Да, так вот: вдруг сын позвал родителей в гости. Ни с того ни с сего. И даже прислал им дорогим переводом денег на билеты и другие расходы. С ума сойти, целых пятьсот долларов США, выданных новенькими бумажками старику в почтовой конторе. Как раз на два билета поездом, и еще остается чуть ли не двести долларов, представляете? А сына действительно уже год не видели, да и вообще проехаться, а? Неплохо. Тем более что простых купейных билетов в кассе не оказалось, туда, где теперь такие бешеные бабки крутятся, народ едет, как сумасшедший, и пришлось брать СИ, купе на двоих. Старик даже как-то ожил, сделался важным и гордым, покупая эти билеты, давно он таких излишеств себе не позволял, да и не хотелось уже. А теперь вот поедут, как приличные люди, и все равно почти три тысячи еще останется.
Купили билеты, уложили кое-что в сумку на колесиках — ну, бельишко, стариковскую бритву, старухин крем от затекания рук, килограмм пастилы, которую сын с детства очень любит, а есть ли она там, в соседней столице, неизвестно, оделись на всякий случай не слишком тепло, но всепогодно… И поехали.

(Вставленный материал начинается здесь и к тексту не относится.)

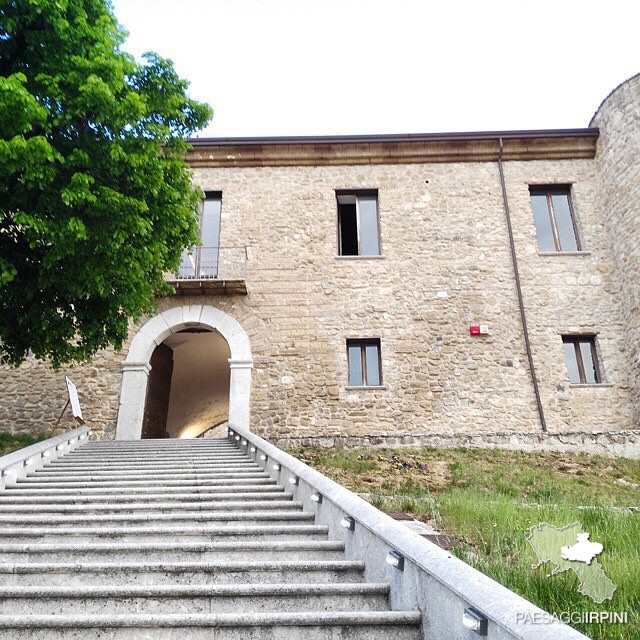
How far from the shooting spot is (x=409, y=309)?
446 inches

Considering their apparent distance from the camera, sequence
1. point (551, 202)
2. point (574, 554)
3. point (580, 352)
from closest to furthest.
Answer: point (574, 554), point (580, 352), point (551, 202)

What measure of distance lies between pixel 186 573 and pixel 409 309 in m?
8.75

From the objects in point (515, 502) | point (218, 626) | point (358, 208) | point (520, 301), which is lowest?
point (218, 626)

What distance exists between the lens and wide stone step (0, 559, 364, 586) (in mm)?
3221

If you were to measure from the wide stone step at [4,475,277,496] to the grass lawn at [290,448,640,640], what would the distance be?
151 cm

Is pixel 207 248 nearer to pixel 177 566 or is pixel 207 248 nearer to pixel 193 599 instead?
pixel 177 566

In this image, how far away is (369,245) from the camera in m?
12.1

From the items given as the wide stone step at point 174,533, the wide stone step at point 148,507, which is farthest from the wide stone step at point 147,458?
the wide stone step at point 174,533

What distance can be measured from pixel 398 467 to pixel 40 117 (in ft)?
21.7

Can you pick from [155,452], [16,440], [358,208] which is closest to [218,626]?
[155,452]

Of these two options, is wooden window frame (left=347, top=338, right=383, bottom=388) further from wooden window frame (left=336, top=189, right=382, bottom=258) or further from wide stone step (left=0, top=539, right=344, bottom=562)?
wide stone step (left=0, top=539, right=344, bottom=562)

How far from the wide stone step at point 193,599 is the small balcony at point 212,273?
8432 mm

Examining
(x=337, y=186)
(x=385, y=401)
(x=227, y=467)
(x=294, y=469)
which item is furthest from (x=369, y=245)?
(x=294, y=469)

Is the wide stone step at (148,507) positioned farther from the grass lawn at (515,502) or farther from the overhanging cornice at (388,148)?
the overhanging cornice at (388,148)
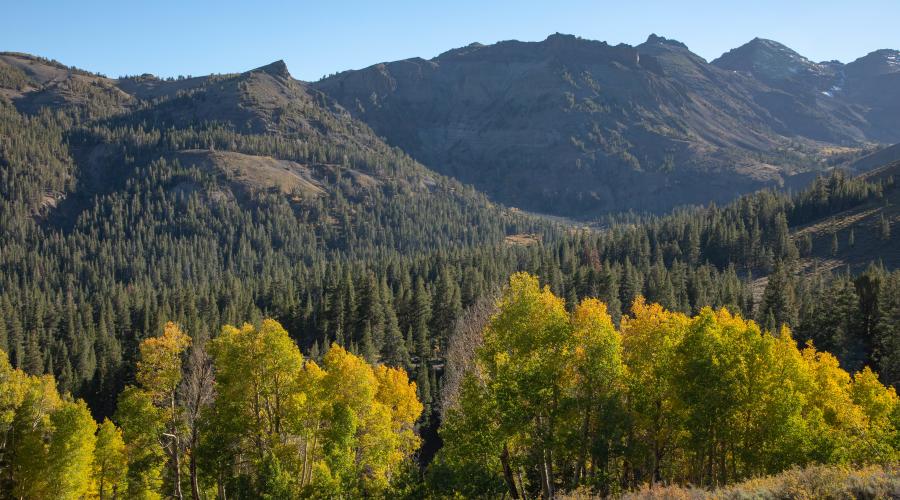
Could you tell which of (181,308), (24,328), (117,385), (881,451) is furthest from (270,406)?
(24,328)

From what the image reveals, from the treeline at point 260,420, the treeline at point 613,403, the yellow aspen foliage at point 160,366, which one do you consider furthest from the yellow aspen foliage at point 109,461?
the treeline at point 613,403

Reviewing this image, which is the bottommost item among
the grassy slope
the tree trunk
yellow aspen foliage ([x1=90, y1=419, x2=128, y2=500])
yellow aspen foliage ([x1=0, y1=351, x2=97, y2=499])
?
yellow aspen foliage ([x1=90, y1=419, x2=128, y2=500])

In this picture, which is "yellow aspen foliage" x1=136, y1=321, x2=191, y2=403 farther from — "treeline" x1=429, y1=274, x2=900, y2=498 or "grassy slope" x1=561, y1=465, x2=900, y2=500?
"grassy slope" x1=561, y1=465, x2=900, y2=500

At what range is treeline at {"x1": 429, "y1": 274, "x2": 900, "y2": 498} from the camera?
95.3ft

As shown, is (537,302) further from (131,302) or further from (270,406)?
(131,302)

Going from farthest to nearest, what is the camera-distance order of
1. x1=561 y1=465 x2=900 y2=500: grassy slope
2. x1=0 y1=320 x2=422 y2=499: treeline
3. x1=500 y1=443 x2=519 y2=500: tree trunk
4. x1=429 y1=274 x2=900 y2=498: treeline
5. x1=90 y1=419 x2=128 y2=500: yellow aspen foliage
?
1. x1=90 y1=419 x2=128 y2=500: yellow aspen foliage
2. x1=0 y1=320 x2=422 y2=499: treeline
3. x1=500 y1=443 x2=519 y2=500: tree trunk
4. x1=429 y1=274 x2=900 y2=498: treeline
5. x1=561 y1=465 x2=900 y2=500: grassy slope

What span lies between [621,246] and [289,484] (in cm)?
17004

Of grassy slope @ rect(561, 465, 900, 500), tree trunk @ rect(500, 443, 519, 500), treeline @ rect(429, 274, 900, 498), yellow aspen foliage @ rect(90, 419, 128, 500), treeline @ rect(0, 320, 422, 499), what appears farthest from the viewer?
yellow aspen foliage @ rect(90, 419, 128, 500)

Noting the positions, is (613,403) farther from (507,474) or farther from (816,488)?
(816,488)

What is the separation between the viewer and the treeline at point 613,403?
2905cm

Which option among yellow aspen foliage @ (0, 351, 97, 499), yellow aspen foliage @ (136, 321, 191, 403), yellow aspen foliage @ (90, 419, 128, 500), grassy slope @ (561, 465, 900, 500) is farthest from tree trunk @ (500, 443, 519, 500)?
yellow aspen foliage @ (90, 419, 128, 500)

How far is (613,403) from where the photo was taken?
30188 millimetres

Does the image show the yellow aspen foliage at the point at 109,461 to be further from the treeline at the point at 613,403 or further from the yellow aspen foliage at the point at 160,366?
the treeline at the point at 613,403

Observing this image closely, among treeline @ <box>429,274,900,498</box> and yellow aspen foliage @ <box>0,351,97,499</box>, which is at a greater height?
treeline @ <box>429,274,900,498</box>
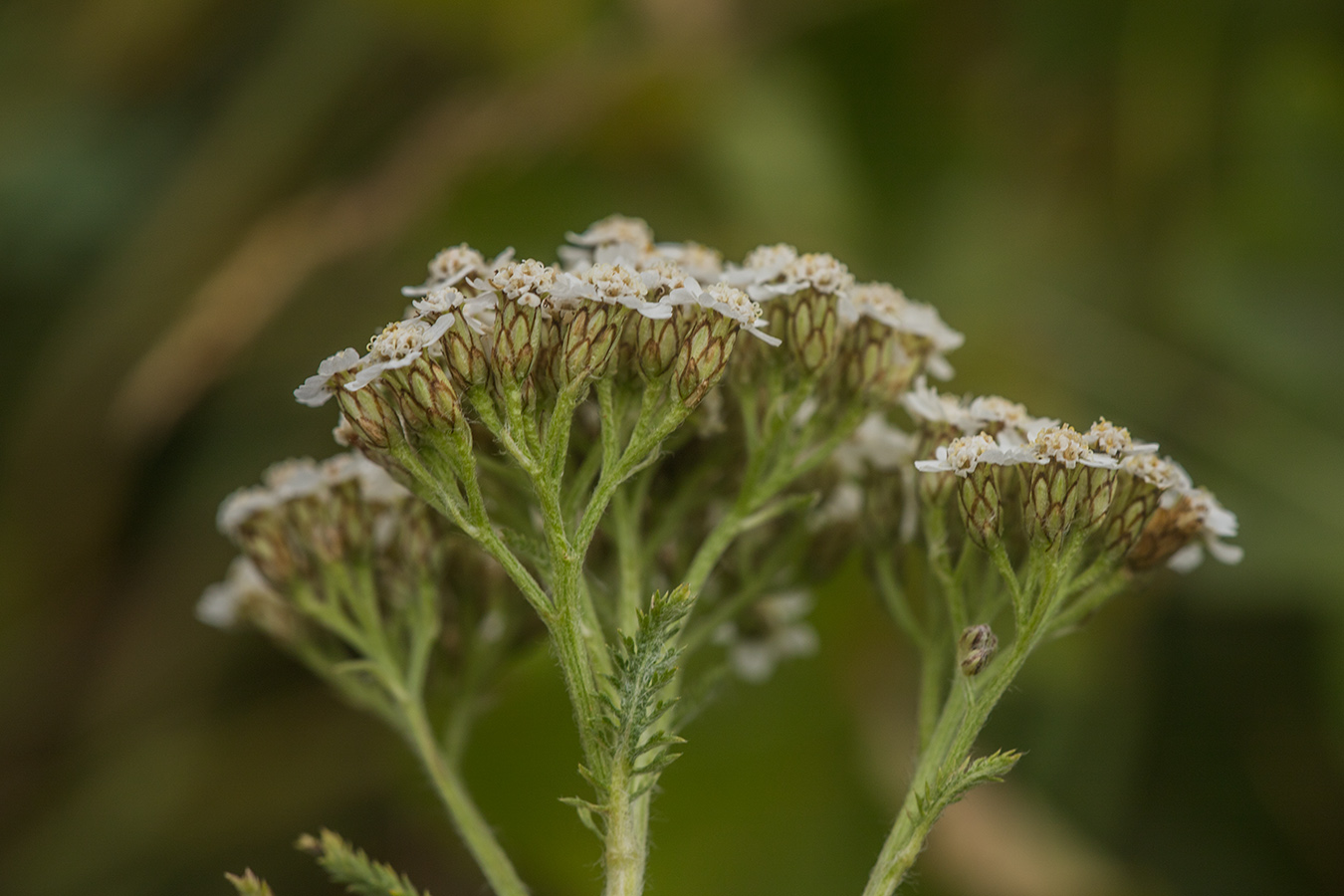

Поезд вышел под конец дня, набрал ход — мимо свалок, цехов, труб, пустырей, железных гаражей, разрисованных цветными червяками бетонных заборов — и понесся на закат, меняющий на глазах цвет от красно-золотого к сизо-фиолетовому, как раскаленный металл в старых телепередачах про передовиков труда.
Покачивался и скрипел отслуживший свое, когдато роскошный вагон.
Пыль от плюшевых диванов и положенных поверх постелей шерстяных одеял плясала в быстро убывающем свете.
Само зажглось желтое электричество.
Недопитый чай плескался в стаканах, тихо и приятно брякающих о подстаканники.
Ночь неслась мимо окон длинными колышущимися клочьями.
И уют, потерявшийся из прочей жизни уют, согревал старых людей.
Посредине ночи предполагалась невообразимая в нормальные времена граница. Соответственно, должно было исполнить все приличествующие ритуалы — заполнить какие-то маленькие бумажки, в которые никак не помещаются ответы на строгие вопросы, вытерпеть долгую стоянку с закрытым туалетом, подвергнуться пограничному и таможенному контролям. Ночь ожидалась, таким образом, бессонная, старики и так-то спят плохо, а уж если среди ночи разбудят, так точно до самого утра потом промаются… Поэтому, да и вообще устав от сборов и предотъездной нервотрепки, легли пораньше, часов в девять.
Она лежала, глядя в разноцветную от заоконных огней тьму купе и не вытирая слез, которые катились из наружных уголков широко открытых глаз по уже сплошь мокрым щекам на подушку. Ей было жалко себя, так незаслуженно наказанную одиночеством; ей было жалко и старика, так глупо и безоглядно изломавшего — ей казалось, что он один изломал, — все хорошее. А хорошего было много, много, много… И она повторяла про себя это «много, много, много», и плакала все сильнее, но совершенно беззвучно.